2018/01/03 10:13:06 CONSUME 2 messages from 3
2018/01/03 10:13:06 consumer/broker/0 added subscription to topic-1514974385/0
2018/01/03 10:13:11 consumer/broker/0 closed dead subscription to topic-1514974385/0
2018/01/03 10:13:11 ERROR timeout

# Finally, let's consume 1 message since offset 4 (= the last message). Error!
2018/01/03 10:13:11 CONSUME 1 messages from 4
2018/01/03 10:13:11 ERROR kafka server: The requested offset is outside the range of offsets maintained by the server for the given topic/partition.

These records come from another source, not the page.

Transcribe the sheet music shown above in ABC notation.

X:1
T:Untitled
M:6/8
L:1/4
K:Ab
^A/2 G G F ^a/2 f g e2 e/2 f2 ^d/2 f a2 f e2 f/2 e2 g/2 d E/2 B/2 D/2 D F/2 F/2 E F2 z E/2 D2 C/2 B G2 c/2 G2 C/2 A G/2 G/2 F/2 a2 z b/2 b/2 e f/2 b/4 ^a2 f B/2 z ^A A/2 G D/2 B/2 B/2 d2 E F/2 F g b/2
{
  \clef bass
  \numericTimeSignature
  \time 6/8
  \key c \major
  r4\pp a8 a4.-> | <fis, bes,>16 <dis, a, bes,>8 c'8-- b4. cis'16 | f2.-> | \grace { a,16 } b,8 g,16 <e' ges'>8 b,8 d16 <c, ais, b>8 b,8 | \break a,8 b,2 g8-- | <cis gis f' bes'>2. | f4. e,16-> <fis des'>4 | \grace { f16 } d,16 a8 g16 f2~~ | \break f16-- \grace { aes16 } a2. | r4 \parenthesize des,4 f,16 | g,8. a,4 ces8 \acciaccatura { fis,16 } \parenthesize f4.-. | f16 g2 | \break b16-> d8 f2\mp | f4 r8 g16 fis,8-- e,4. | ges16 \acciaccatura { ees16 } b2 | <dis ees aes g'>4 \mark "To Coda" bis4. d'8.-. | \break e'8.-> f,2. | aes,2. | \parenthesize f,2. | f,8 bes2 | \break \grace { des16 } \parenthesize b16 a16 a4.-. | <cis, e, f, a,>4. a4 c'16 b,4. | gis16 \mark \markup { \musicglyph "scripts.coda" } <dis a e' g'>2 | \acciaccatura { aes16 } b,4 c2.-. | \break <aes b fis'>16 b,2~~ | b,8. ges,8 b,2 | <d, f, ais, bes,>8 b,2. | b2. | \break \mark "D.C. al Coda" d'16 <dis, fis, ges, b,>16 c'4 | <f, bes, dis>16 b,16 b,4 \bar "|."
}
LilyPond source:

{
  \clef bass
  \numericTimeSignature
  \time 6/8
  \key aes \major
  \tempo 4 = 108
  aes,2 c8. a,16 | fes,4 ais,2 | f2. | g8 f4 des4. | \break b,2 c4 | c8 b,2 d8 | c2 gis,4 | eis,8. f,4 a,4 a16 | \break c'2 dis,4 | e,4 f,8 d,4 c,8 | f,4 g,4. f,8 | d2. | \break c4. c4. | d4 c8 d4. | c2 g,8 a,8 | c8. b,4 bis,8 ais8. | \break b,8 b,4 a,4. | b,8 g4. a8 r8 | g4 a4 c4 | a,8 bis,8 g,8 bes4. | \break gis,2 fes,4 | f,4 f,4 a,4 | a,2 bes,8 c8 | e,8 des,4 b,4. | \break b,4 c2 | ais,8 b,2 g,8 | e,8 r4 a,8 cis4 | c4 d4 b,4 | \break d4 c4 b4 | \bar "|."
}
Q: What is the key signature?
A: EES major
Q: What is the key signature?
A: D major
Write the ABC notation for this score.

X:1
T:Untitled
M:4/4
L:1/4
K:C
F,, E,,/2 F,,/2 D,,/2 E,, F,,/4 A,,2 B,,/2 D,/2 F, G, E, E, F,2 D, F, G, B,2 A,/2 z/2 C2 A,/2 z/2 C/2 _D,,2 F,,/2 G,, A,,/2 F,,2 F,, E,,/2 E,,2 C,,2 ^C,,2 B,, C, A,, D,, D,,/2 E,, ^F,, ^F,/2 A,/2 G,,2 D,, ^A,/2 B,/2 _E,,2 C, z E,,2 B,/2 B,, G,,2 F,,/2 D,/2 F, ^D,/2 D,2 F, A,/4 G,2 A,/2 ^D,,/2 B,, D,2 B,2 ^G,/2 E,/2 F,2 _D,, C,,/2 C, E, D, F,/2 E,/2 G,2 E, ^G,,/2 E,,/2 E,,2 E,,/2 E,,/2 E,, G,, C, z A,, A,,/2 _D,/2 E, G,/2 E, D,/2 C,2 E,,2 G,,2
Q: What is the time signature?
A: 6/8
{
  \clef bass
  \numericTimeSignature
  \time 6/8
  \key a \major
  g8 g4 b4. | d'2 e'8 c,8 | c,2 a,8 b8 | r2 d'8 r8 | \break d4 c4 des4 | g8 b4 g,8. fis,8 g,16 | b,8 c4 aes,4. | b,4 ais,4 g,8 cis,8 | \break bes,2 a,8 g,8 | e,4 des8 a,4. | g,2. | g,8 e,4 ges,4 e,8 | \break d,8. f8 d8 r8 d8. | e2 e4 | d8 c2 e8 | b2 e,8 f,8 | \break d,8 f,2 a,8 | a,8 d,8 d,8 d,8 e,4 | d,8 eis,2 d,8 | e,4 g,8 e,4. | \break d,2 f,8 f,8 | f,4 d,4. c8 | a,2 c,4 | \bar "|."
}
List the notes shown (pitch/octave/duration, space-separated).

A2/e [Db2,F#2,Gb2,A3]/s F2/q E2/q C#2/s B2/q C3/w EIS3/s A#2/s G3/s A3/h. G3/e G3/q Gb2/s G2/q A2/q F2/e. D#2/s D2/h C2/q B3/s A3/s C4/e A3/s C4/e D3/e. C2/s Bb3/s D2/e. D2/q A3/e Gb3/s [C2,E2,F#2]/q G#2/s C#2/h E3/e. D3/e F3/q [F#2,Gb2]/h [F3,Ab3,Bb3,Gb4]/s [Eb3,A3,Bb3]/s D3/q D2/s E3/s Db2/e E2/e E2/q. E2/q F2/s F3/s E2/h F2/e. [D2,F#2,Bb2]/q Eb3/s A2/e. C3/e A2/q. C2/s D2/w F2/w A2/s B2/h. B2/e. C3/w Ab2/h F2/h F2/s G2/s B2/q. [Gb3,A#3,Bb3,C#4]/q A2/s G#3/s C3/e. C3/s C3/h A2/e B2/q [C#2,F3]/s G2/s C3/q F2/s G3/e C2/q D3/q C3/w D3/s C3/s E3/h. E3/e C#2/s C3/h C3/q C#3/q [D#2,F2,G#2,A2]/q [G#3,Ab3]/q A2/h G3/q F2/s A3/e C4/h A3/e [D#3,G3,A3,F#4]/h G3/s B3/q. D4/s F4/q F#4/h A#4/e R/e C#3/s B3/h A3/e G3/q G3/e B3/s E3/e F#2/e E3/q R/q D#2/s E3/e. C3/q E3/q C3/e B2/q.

2018/01/03 10:13:11 Closed connection to broker myhost:29092
2018/01/03 10:13:11 Closing Client
imjustfly commented 6 years ago

here is my output:

2018/01/03 18:35:27 Initializing new client
2018/01/03 18:35:27 client/metadata fetching metadata for all topics from broker 192.168.6.151:9092
2018/01/03 18:35:27 Connected to broker at 192.168.6.151:9092 (unregistered)
2018/01/03 18:35:27 client/brokers registered new broker #2 at 192.168.6.151:9094
2018/01/03 18:35:27 client/brokers registered new broker #1 at 192.168.6.151:9093
2018/01/03 18:35:27 client/brokers registered new broker #0 at 192.168.6.151:9092
2018/01/03 18:35:27 Successfully initialized new client
2018/01/03 18:35:27 Connected to broker at 192.168.6.151:9092 (registered as #0)
2018/01/03 18:35:27 CONSUME 3 messages from -2
2018/01/03 18:35:27 consumer/broker/0 added subscription to topic-h/0
2018/01/03 18:35:27 MESSAGE 2 "DATA-0000"
2018/01/03 18:35:27 MESSAGE 3 "DATA-0001"
2018/01/03 18:35:27 MESSAGE 4 "DATA-0002"
2018/01/03 18:35:28 consumer/broker/0 closed dead subscription to topic-h/0
2018/01/03 18:35:28 CONSUME 1 messages from 2
2018/01/03 18:35:28 consumer/broker/0 added subscription to topic-h/0
2018/01/03 18:35:28 MESSAGE 2 "DATA-0000"
2018/01/03 18:35:28 consumer/broker/0 closed dead subscription to topic-h/0
2018/01/03 18:35:28 CONSUME 2 messages from 3
2018/01/03 18:35:28 consumer/broker/0 added subscription to topic-h/0
2018/01/03 18:35:33 consumer/broker/0 closed dead subscription to topic-h/0
2018/01/03 18:35:33 ERROR timeout
2018/01/03 18:35:33 CONSUME 1 messages from 4
2018/01/03 18:35:33 ERROR kafka server: The requested offset is outside the range of offsets maintained by the server for the given topic/partition.
2018/01/03 18:35:33 Closed connection to broker 192.168.6.151:9092
2018/01/03 18:35:33 Closing Client
imjustfly commented 6 years ago

I think I find the reason.

If OffsetDelta is set and the offset is n, messages are returned from offset n+1. But if OffsetDelta is not set, the messages are returned from offset n.